Falling forever

Sherwin Tjia gets a nice profile at the CBC around his new graphic novel, Plummet, in which the Earth suddenly disappears, leaving all the stuff (and people) on it behind.

CBC

“I thought that would be an interesting premise for a book. It took me a long time to find the story behind the premise. Ultimately, I put myself in the main character’s place and imagined what would be interesting about falling forever. I make reference to the opposite of that, the Rapture, which is like rising forever until you reach heaven. A lot of religious imagery portrays people falling to hell. But I sometimes wonder how long is that fall? Does it take an hour? Or will it take forever? Or is that hell — to be falling forever? I wasn’t entirely sure how to answer that.”

Everybody gets a trophy day

The Turner Prize went to all four people on the shortlist. Now no one needs to feel bad! Aw!

The group said a collective prize would also be a strong statement “at this time of political crisis in Britain and much of the world, when there is already so much that divides and isolates people and communities.”

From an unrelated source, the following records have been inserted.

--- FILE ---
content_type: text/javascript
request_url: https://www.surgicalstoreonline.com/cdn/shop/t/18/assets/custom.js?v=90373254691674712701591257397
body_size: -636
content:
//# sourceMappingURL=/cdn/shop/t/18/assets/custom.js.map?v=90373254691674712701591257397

The jury “rapidly, unanimously” agreed to the artists’ request, Mr. Farquharson said, feeling it reflected their work. “Their art, like so much art, addresses politics, addresses ethical concerns so I think in each case the poetics and politics of their work is inseparable,” he said.

Think you know Kundera? Czech again.

As Michael reports at the LitSaloon, Milan Kundera is now a citizen again, but they sure took their time about it.

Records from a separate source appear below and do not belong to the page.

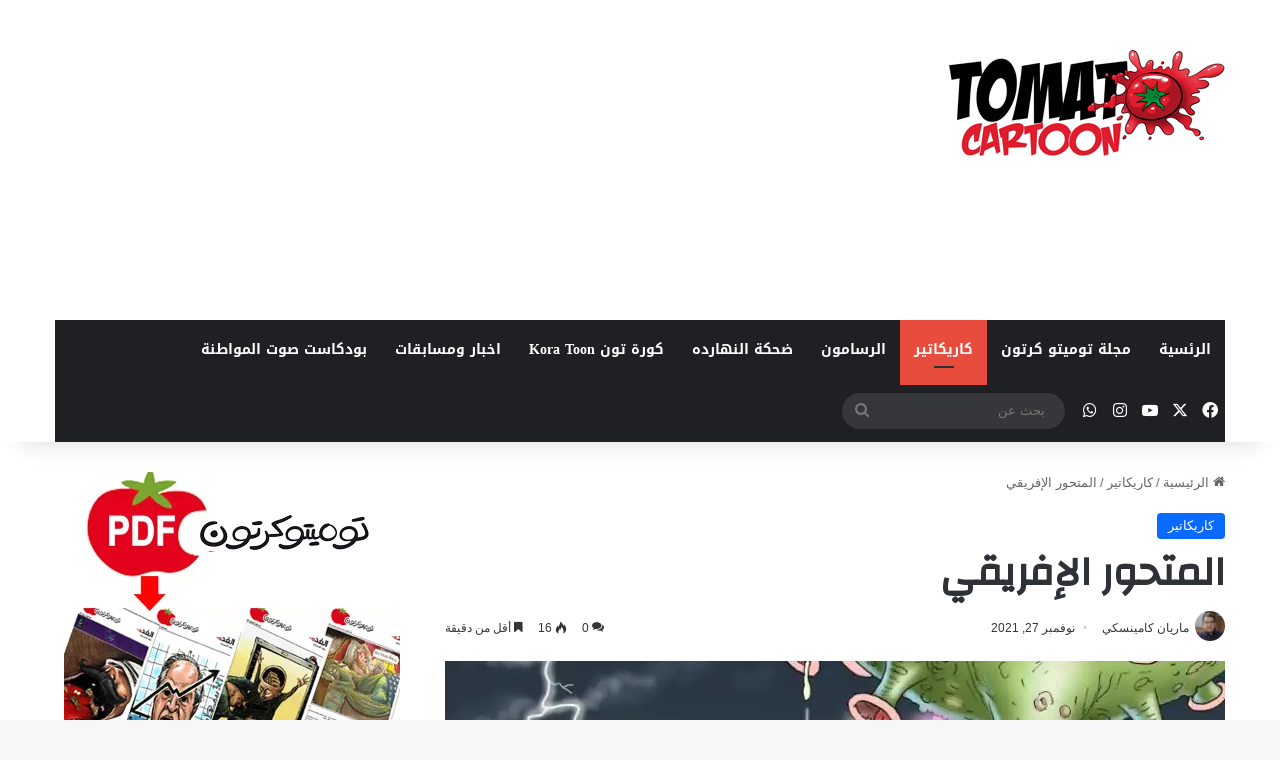

--- FILE ---
content_type: text/html; charset=utf-8
request_url: https://www.google.com/recaptcha/api2/aframe
body_size: 267
content:
<!DOCTYPE HTML><html><head><meta http-equiv="content-type" content="text/html; charset=UTF-8"></head><body><script nonce="n8GwIEXelj3vfVh6JGwlJg">/** Anti-fraud and anti-abuse applications only. See google.com/recaptcha */ try{var clients={'sodar':'https://pagead2.googlesyndication.com/pagead/sodar?'};window.addEventListener("message",function(a){try{if(a.source===window.parent){var b=JSON.parse(a.data);var c=clients[b['id']];if(c){var d=document.createElement('img');d.src=c+b['params']+'&rc='+(localStorage.getItem("rc::a")?sessionStorage.getItem("rc::b"):"");window.document.body.appendChild(d);sessionStorage.setItem("rc::e",parseInt(sessionStorage.getItem("rc::e")||0)+1);localStorage.setItem("rc::h",'1769079806470');}}}catch(b){}});window.parent.postMessage("_grecaptcha_ready", "*");}catch(b){}</script></body></html>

Milan Kundera, who turned 90 this year, has been a French citizen since 1981. Now, four decades after the communist authorities stripped him of his Czechoslovak citizenship, it has once again been renewed.

The exiled writer received the certificate of Czech citizenship at his Paris apartment last Thursday, in the presence of his wife Věra, from the hands of the Czech Ambassador to France….

The Impostor Poets

Not, not that guy in your workshop who refuses to read others because he’s worried it might influence his work–a group of Icelandic women who sound for all the world like they’re kicking ass by seeking to not be perfect. God, I wish I’d thought of this: impostor syndrome as a motivator. Think of how much I’d have gotten done.

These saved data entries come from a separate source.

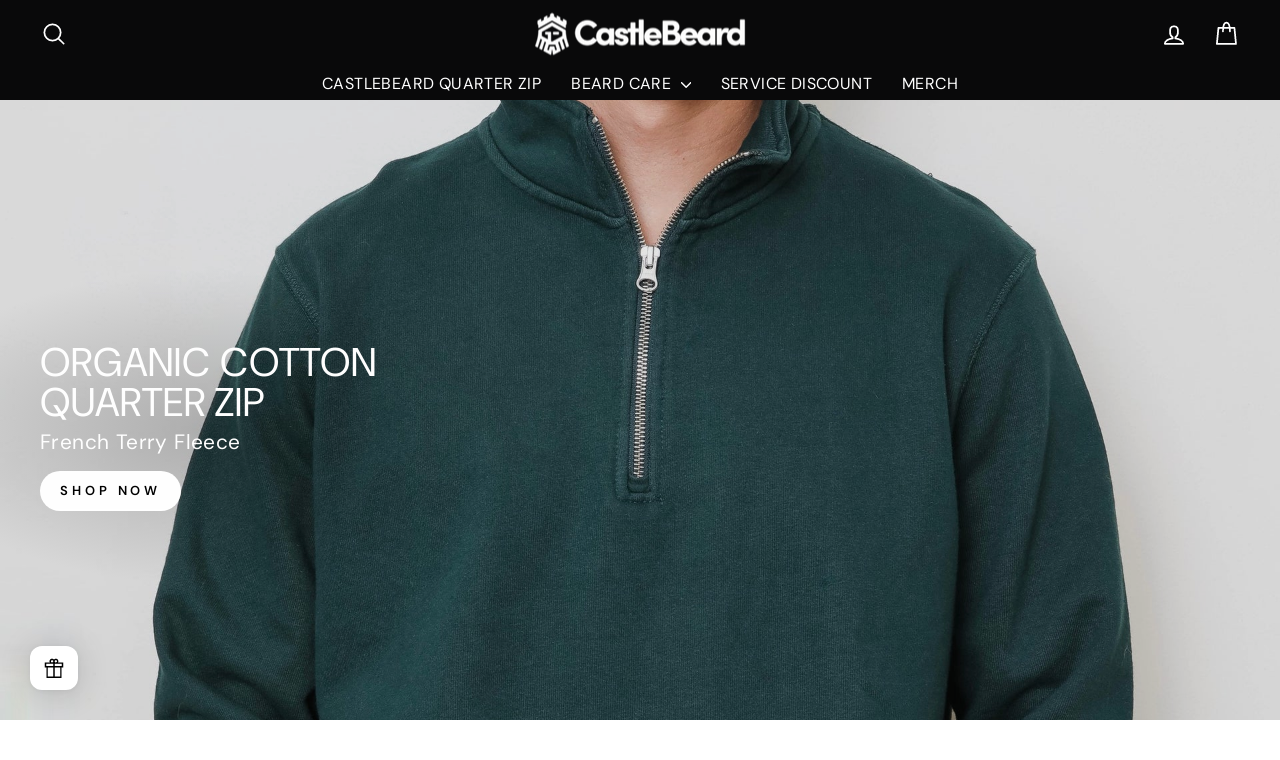

--- FILE ---
content_type: application/x-javascript
request_url: https://app.sealsubscriptions.com/shopify/public/status/shop/nirissio.myshopify.com.js?1768544298
body_size: -373
content:
var sealsubscriptions_settings_updated='1767639196';

--- FILE ---
content_type: application/x-javascript
request_url: https://app.sealsubscriptions.com/shopify/public/status/shop/nirissio.myshopify.com.js?1768544294
body_size: -159
content:
var sealsubscriptions_settings_updated='1767639196';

Since the formation of Svikaskáld, we’ve taken this approach in various directions and also interpreted the root word in our name, svik—meaning betrayal, fraud, treachery, trickery, deceit, imposture—in many different ways. Any time we encounter a convention or tendency in society or the literary world, we give ourselves permission to put a question mark next to how things have been done, next to whatever it is that people seem to expect. That’s when, perhaps, we decide to svíkjast: to renege, to shirk, to refuse this precedent, to do things differently. We reject the original image of the poet—the macho master, the lone wolf. We do this by exchanging ideas, by “stealing” from one another, presenting ourselves as a group, sharing recognition, and not worrying about contradicting ourselves or the expectations of others.

What can sci-fi teach us about the future?

This podcast talks to the authors of The Exapnse about the future. Listen, having grown up on 70s and 80s scifi, I can tell you what the future holds: scantily-clad post-apocalyptic bears and sex robots. That’s all you need to know.

This week, Richard sits down with duo Daniel Abraham and Ty Franck, who write science fiction together under the name James SA Corey. Their bestselling space-opera series, The Expanse, which started in 2012 and is due to end in 2021, is set in the middle of the 24th century, when humanity has colonised the solar system. Human society is now beyond race and gender, and is instead divided on a planetary level: those living on Earth, on Mars and on various asteroids, moons and space stations called Belters.

Fresh Nobel gossip

Things are further degrading at Swedish Academy. Having only regained the stomach for looking at books news in September, I haven’t really been following this story, so don’t know where this fits in. (Listen, in truth, unless “berries” follows “Swedish”, I’m not sure how interested I am.)

Author and Nobel committee member Kristoffer Leandoer announced his resignation in in Swedish newspaper Svenska Dagbladet on Monday: “I leave my job in the Nobel committee because I have neither the patience nor the time to wait for the result of the work to change that has been started,” he wrote. “The Academy and I have a different perspective on time, one year is far too long in my life and far too short in the life of the Academy.”

Leandoer said his quitting was not linked to the decision to award the 2019 prize to Handke.

The Academy confirmed in a statement that Leandoer and literary journalist Gun-Britt Sundström had both left the Nobel committee, which, until Monday, was made up of four members of the Swedish Academy and five external members. Sundström could not immediately be reached for comment.